• Problem statement:
Please return each record exactly, leaving nothing out.
──────── Provided information ────────
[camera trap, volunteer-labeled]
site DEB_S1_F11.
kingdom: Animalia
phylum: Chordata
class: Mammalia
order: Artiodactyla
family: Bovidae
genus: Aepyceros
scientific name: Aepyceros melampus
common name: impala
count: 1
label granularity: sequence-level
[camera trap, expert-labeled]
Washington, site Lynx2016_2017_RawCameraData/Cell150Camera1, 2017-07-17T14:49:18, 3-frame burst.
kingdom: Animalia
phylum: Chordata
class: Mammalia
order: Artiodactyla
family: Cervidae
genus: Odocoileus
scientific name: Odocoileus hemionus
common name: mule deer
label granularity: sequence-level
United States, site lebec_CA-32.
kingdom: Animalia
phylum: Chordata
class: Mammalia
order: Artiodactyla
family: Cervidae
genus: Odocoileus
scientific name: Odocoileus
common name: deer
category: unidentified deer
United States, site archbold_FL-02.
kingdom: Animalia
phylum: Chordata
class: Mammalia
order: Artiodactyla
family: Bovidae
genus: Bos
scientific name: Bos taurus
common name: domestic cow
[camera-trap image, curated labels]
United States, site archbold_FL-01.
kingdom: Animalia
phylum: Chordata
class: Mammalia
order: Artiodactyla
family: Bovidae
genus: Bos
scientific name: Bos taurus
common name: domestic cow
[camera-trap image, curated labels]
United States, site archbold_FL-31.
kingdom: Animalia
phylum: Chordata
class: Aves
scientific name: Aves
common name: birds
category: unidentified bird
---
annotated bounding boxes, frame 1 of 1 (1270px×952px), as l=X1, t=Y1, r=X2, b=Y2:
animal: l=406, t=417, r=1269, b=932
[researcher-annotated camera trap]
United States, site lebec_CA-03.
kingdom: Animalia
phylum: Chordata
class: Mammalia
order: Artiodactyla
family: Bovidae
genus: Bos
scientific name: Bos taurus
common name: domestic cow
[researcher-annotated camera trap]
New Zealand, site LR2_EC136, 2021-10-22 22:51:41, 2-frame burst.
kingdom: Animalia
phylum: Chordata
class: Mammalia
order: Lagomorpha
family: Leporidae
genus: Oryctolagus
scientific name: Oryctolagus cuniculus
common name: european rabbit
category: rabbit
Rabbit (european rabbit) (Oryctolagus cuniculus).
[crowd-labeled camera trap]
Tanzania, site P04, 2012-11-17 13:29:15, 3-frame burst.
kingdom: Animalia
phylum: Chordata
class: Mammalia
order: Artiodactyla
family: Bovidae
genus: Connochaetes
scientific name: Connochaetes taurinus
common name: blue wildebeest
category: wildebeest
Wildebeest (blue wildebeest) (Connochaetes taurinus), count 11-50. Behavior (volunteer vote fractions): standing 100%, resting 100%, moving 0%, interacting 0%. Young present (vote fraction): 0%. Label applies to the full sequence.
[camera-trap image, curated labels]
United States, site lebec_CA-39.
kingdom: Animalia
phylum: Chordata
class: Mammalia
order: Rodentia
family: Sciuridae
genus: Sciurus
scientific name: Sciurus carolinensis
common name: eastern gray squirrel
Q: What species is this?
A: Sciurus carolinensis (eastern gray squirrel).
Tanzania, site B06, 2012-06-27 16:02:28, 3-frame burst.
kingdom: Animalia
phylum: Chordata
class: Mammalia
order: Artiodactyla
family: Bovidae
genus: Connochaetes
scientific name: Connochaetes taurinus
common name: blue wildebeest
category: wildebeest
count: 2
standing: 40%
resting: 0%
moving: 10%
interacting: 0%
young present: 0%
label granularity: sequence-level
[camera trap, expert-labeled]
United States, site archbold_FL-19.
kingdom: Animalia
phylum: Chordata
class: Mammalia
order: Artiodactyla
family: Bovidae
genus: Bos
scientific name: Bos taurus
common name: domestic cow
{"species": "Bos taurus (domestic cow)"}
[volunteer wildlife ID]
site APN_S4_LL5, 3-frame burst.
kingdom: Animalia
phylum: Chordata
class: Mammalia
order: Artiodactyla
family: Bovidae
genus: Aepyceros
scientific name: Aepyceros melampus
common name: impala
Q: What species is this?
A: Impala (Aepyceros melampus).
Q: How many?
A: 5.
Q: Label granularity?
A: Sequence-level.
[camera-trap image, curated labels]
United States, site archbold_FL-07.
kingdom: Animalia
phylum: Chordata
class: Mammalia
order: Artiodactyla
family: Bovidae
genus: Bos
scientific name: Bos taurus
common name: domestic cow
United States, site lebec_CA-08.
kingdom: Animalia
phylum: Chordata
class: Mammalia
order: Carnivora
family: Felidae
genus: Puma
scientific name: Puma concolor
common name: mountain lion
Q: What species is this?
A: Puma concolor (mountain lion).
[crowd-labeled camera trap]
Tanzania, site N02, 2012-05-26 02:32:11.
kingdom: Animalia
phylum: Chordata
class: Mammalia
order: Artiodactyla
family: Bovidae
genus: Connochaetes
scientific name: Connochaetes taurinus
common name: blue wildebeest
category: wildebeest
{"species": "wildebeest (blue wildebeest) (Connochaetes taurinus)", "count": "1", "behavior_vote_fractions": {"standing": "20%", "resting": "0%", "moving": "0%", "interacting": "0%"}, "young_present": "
────────
• Answer box:
[camera trap, volunteer-labeled]
site DEB_S1_F11.
kingdom: Animalia
phylum: Chordata
class: Mammalia
order: Artiodactyla
family: Bovidae
genus: Aepyceros
scientific name: Aepyceros melampus
common name: impala
count: 1
label granularity: sequence-level
[camera trap, expert-labeled]
Washington, site Lynx2016_2017_RawCameraData/Cell150Camera1, 2017-07-17T14:49:18, 3-frame burst.
kingdom: Animalia
phylum: Chordata
class: Mammalia
order: Artiodactyla
family: Cervidae
genus: Odocoileus
scientific name: Odocoileus hemionus
common name: mule deer
label granularity: sequence-level
United States, site lebec_CA-32.
kingdom: Animalia
phylum: Chordata
class: Mammalia
order: Artiodactyla
family: Cervidae
genus: Odocoileus
scientific name: Odocoileus
common name: deer
category: unidentified deer
United States, site archbold_FL-02.
kingdom: Animalia
phylum: Chordata
class: Mammalia
order: Artiodactyla
family: Bovidae
genus: Bos
scientific name: Bos taurus
common name: domestic cow
[camera-trap image, curated labels]
United States, site archbold_FL-01.
kingdom: Animalia
phylum: Chordata
class: Mammalia
order: Artiodactyla
family: Bovidae
genus: Bos
scientific name: Bos taurus
common name: domestic cow
[camera-trap image, curated labels]
United States, site archbold_FL-31.
kingdom: Animalia
phylum: Chordata
class: Aves
scientific name: Aves
common name: birds
category: unidentified bird
---
annotated bounding boxes, frame 1 of 1 (1270px×952px), as l=X1, t=Y1, r=X2, b=Y2:
animal: l=406, t=417, r=1269, b=932
[researcher-annotated camera trap]
United States, site lebec_CA-03.
kingdom: Animalia
phylum: Chordata
class: Mammalia
order: Artiodactyla
family: Bovidae
genus: Bos
scientific name: Bos taurus
common name: domestic cow
[researcher-annotated camera trap]
New Zealand, site LR2_EC136, 2021-10-22 22:51:41, 2-frame burst.
kingdom: Animalia
phylum: Chordata
class: Mammalia
order: Lagomorpha
family: Leporidae
genus: Oryctolagus
scientific name: Oryctolagus cuniculus
common name: european rabbit
category: rabbit
Rabbit (european rabbit) (Oryctolagus cuniculus).
[crowd-labeled camera trap]
Tanzania, site P04, 2012-11-17 13:29:15, 3-frame burst.
kingdom: Animalia
phylum: Chordata
class: Mammalia
order: Artiodactyla
family: Bovidae
genus: Connochaetes
scientific name: Connochaetes taurinus
common name: blue wildebeest
category: wildebeest
Wildebeest (blue wildebeest) (Connochaetes taurinus), count 11-50. Behavior (volunteer vote fractions): standing 100%, resting 100%, moving 0%, interacting 0%. Young present (vote fraction): 0%. Label applies to the full sequence.
[camera-trap image, curated labels]
United States, site lebec_CA-39.
kingdom: Animalia
phylum: Chordata
class: Mammalia
order: Rodentia
family: Sciuridae
genus: Sciurus
scientific name: Sciurus carolinensis
common name: eastern gray squirrel
Q: What species is this?
A: Sciurus carolinensis (eastern gray squirrel).
Tanzania, site B06, 2012-06-27 16:02:28, 3-frame burst.
kingdom: Animalia
phylum: Chordata
class: Mammalia
order: Artiodactyla
family: Bovidae
genus: Connochaetes
scientific name: Connochaetes taurinus
common name: blue wildebeest
category: wildebeest
count: 2
standing: 40%
resting: 0%
moving: 10%
interacting: 0%
young present: 0%
label granularity: sequence-level
[camera trap, expert-labeled]
United States, site archbold_FL-19.
kingdom: Animalia
phylum: Chordata
class: Mammalia
order: Artiodactyla
family: Bovidae
genus: Bos
scientific name: Bos taurus
common name: domestic cow
{"species": "Bos taurus (domestic cow)"}
[volunteer wildlife ID]
site APN_S4_LL5, 3-frame burst.
kingdom: Animalia
phylum: Chordata
class: Mammalia
order: Artiodactyla
family: Bovidae
genus: Aepyceros
scientific name: Aepyceros melampus
common name: impala
Q: What species is this?
A: Impala (Aepyceros melampus).
Q: How many?
A: 5.
Q: Label granularity?
A: Sequence-level.
[camera-trap image, curated labels]
United States, site archbold_FL-07.
kingdom: Animalia
phylum: Chordata
class: Mammalia
order: Artiodactyla
family: Bovidae
genus: Bos
scientific name: Bos taurus
common name: domestic cow
United States, site lebec_CA-08.
kingdom: Animalia
phylum: Chordata
class: Mammalia
order: Carnivora
family: Felidae
genus: Puma
scientific name: Puma concolor
common name: mountain lion
Q: What species is this?
A: Puma concolor (mountain lion).
[crowd-labeled camera trap]
Tanzania, site N02, 2012-05-26 02:32:11.
kingdom: Animalia
phylum: Chordata
class: Mammalia
order: Artiodactyla
family: Bovidae
genus: Connochaetes
scientific name: Connochaetes taurinus
common name: blue wildebeest
category: wildebeest
{"species": "wildebeest (blue wildebeest) (Connochaetes taurinus)", "count": "1", "behavior_vote_fractions": {"standing": "20%", "resting": "0%", "moving": "0%", "interacting": "0%"}, "young_present": "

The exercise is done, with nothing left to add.